Scientists hope machine will make DNA editing safer

AUSTIN, Texas – Ilya Finkelstein chuckles when recounting the origins of the project that landed the University of Texas scientist and his colleagues in the prestigious academic journal Cell.

According to a peer-reviewed article, they found a way for scientists to more safely use a new kind of gene editing technique called CRISPR — a technology that has embroiled much of the scientific world in seemingly fantastic debates, such as whether creating mushrooms that don't brown in supermarkets could lead to people creating new animals or ordering babies with designer DNA.

Finkelstein and his colleagues have developed a technique that basically makes CRISPR less likely to scramble the genes it modifies, according to their paper. They say their work could enable scientists to cure a disease such as diabetes while significantly reducing the risk of a side effect such as cancer.

As an assistant professor in the Department of Molecular Biosciences — and someone whose lab is dedicated to studying the how the human genome is linked to aging — Finkelstein had been looking for an opportunity to work with CRISPR.

The technology — whose name is short for "clustered regularly interspaced short palindromic repeats" — was discovered by scientists performing experiments on yogurt cultures. They found that bacteria have immune systems that fight viruses quite effectively. Other scientists expanded on the idea; eventually came CRISPR, which exploits the system that bacteria use to protect themselves. It allows researchers to use proteins to cut out selected segments of DNA and, if needed, insert new ones.

Scientists are still determining the various ways CRISPR molecules interact with various types of DNA. A key question: how accurate are CRISPR molecules? Do they sometimes confuse one sequence of DNA for another, snipping one instead of the other? How do you test for that?

Finkelstein is among the scientists excited about what the technique can do for humanity by, for instance, improving crop yields. But he cautions that the technology is nowhere near ready for the mind-bogglingly complex task of modifying the DNA of each cell in an adult, and is still not ready for use in human embryos.

The idea started with an expensive DNA sequencer that researchers on the floor above Finkelstein's lab have been using to analyze peoples' genes. The DNA is loaded onto special slides before being placed in the machine, which uses a chemical process to analyze the DNA. Once used, those slides were thrown away — complete with the DNA. Finkelstein saw a ready source of genetic material on which to test CRISPR.

The problem: Finkelstein had trouble finding people interested in joining the project.

"Does anyone want to earn a Ph.D. digging through the garbage?" Finkelstein joked.

But eventually, his team grew so large that three people are listed as lead authors on the paper, with another 10 as co-authors.

The fundamental challenge the team faced: compiling the mind-boggling amount of data needed to really know if CRISPR can be trusted to accomplish what its proponents say it can. To that end, Cagri Savran, a Purdue University professor working on the project, built a machine mounted on a high-resolution microscope. Scientists load the slides created by DNA sequencer and then squirt them with a solution that includes CRISPR proteins. The contraption then tracks the various proteins and their interactions with various sections of DNA.

The team hopes the work will form the basis for all sorts of CRISPR tests around the world.

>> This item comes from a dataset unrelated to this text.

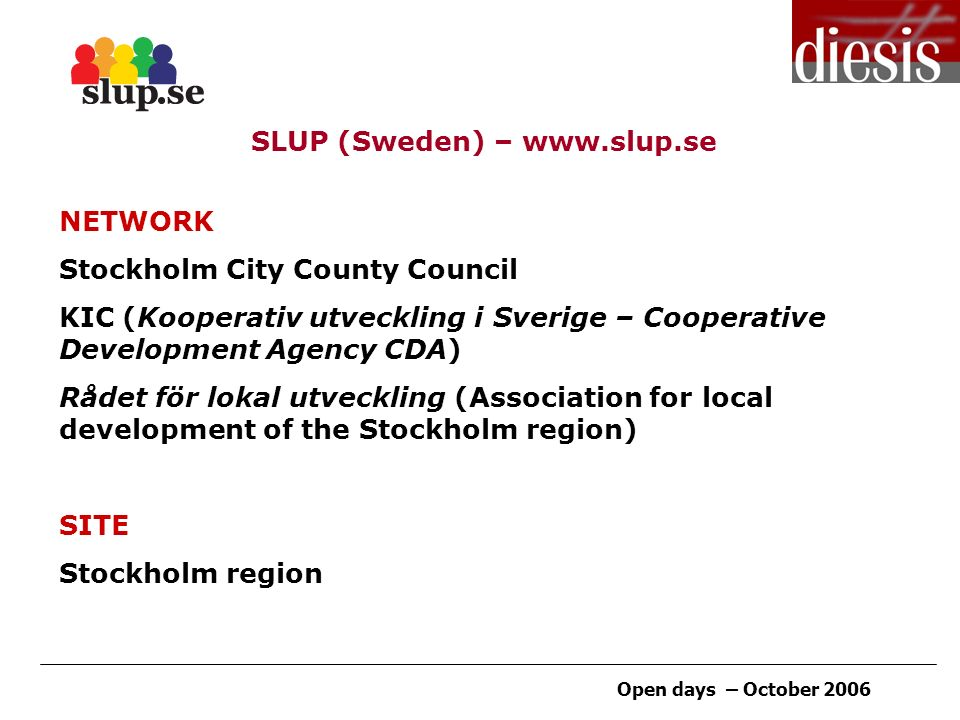 Open days – October 2006 SLUP (Sweden) –   NETWORK Stockholm City County Council KIC (Kooperativ utveckling i Sverige – Cooperative Development Agency CDA) Rådet för lokal utveckling (Association for local development of the Stockholm region) SITE Stockholm region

The researchers envision their work being used to help prevent or cure sickness — tailoring individual gene therapies for people, as opposed to tailoring new kinds of people. The hypothetical question du jour at the lab asks: What if scientists can discover whether a particular CRISPR protein will cure a case of diabetes but also cause cancer?

Finkelstein argues that if they can, they should — even if the technology isn't perfect.